相手の人生を思う為に、自己を犠牲にして、その挙句に胃癌になるなんて。
悲しい。悲しすぎる。
そして、解っている。解っているんだ。
藤間さんの事を、いつの間にか、一人の女性として、俺が見ているという事実を。
翌日。俺は、藤間さんの病室を訪れた。
「先生。」
初めて会った時よりも、藤間さんは痩せていて、頬がこけ始めているのは、何とも痛々しかった。

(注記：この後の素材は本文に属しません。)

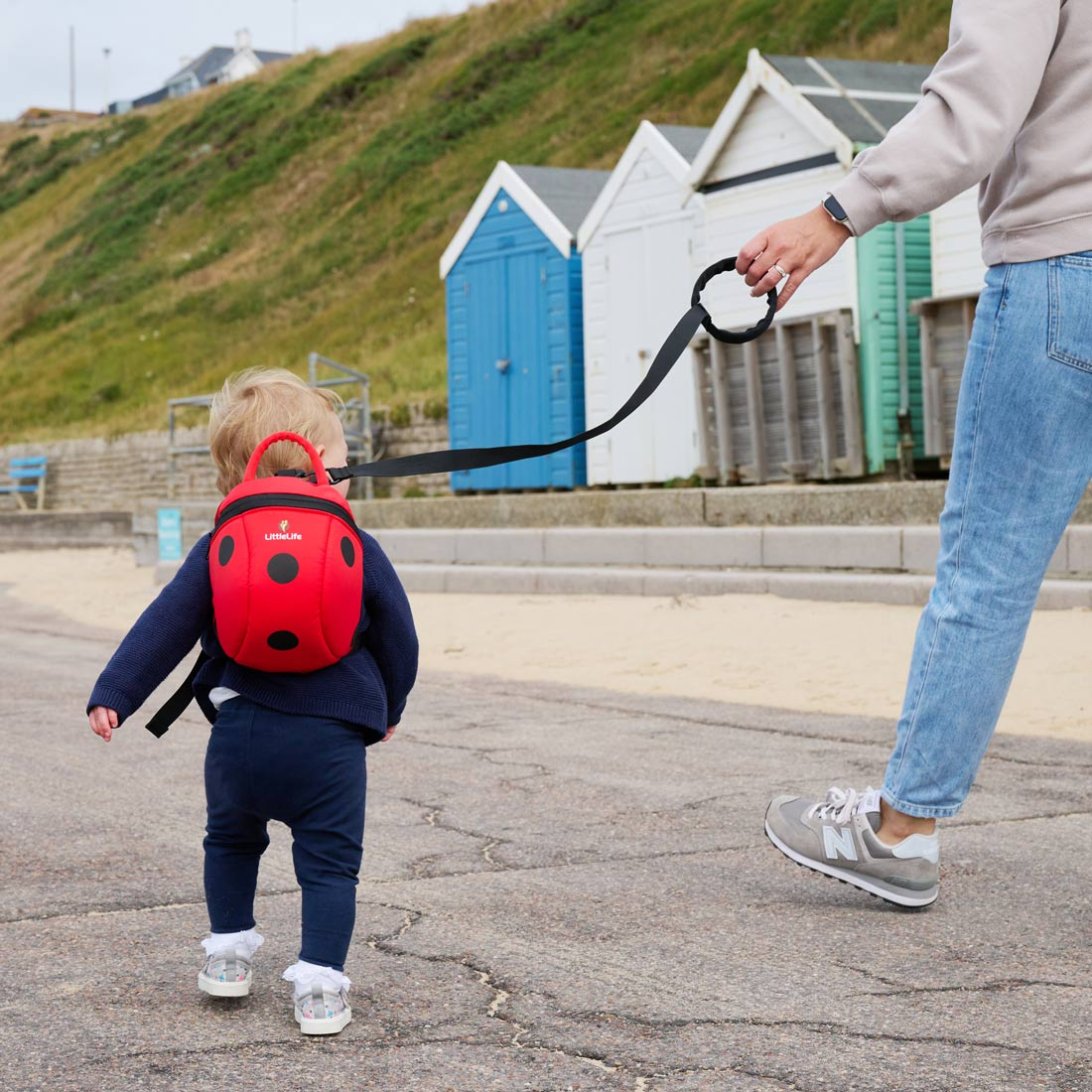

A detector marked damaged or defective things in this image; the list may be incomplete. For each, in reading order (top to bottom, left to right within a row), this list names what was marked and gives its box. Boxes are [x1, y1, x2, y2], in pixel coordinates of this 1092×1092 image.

cracked pavement [2, 588, 1088, 1088]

そして俺はわざと、藤間さんの側に椅子を移動させて、怪しまれないように、そっと座った。
「どうですか?体調は。」
「先生がくださった薬のおかげで、何とか過ごせています。」
俺はうんうん頷きながら、藤間さんの顔を見つめていた。
「先生?」
それに気づいた藤間さんは、首を傾げている。
その仕草がまた可愛らしくて、胸が苦しくなった。
本当にこのまま、死んでいくしかないのか。
もっと、生きるべき人生が、藤間さんにはあるんじゃないか。
そう思ったら、勝手に涙が出た。
「やだ、どうしたんですか?何かあったんですか?」
「ん?」
目頭を押さえて、とぼけた振りをした。
「仕事のし過ぎじゃないですか?お医者さんって、なかなか休みも取れないって言うし。」
そう言って、コロコロと笑っている。
ああ、この笑顔を独り占めしたい。
僕だけのモノにしたい。
僕だけを見て欲しい。
もっと、俺と一緒に生きて欲しい。
そんな事を考えていたら、想いが溢れ出した。
「藤間さん。今からでも、治療を考えてくれないか。」
藤間さんは、息が止まったように、俺を見ている。
「今ならまだ間に合う。考え直してくれないか。」
今まで、患者さんの前では、感情的にならないようにしてきた。
でも今は、それも抑えきれない。
だが藤間さんは、俺の言葉なんて聞き流して、外を見ていた。
「藤間さん!」
「今日は、やけに日差しが強いですね。」
俺は振り返って、窓の外を見た。
今日はこの季節には珍しく、太陽の光が照り付けるような、そんな暑い日だった。
「女優はね。こんな時はずっと傘を差していなきゃならないの。日焼けできないから。もう、やんなっちゃう。」
藤間さんはそう言うと、ため息をついた。
「残りの人生は、思いっきり日差しを浴びて、生きて行きたいって決めたの。だから、治療はしません。」
俺は顔を歪ませた。
「君はまだ、その傘を差しているんだね。」
「えっ?」
俺は改めて、藤間さんを見つめた。
「傘を差すと人間、周りが見えなくなる。悲しい涙の雨も、日差しのような強い愛情も。」
「何言って……」
「君は、もっと生きるべきなんだ。自分を犠牲にして、相手を幸せにしたんだ。幸せになるべきなんだよ!」
藤間さんは、ゆっくりと息を吸い込んだ。
「俺が幸せにする。『やっぱり生きてるって最高ね。』って、君に言わせたい。」
「どうして先生が?治療が終われば、私達の関係も終わるじゃないですか。」
「そんな事させない!」
俺は立ち上がって、藤間さんの顎をクイッと上げた。
「愛してる、美生。俺と結婚してくれ。」
そう言って俺は、美生にキスをした。
当然だけど、美生は茫然としていた。
「返事はいつでもいい。これからの人生、俺と一緒に生きて欲しいんだ。」
「先生……」
「本心だよ。心からそう思っている。美生も、そう思ってくれると嬉しいな。」
そう言って俺は、美生に背中を向けた。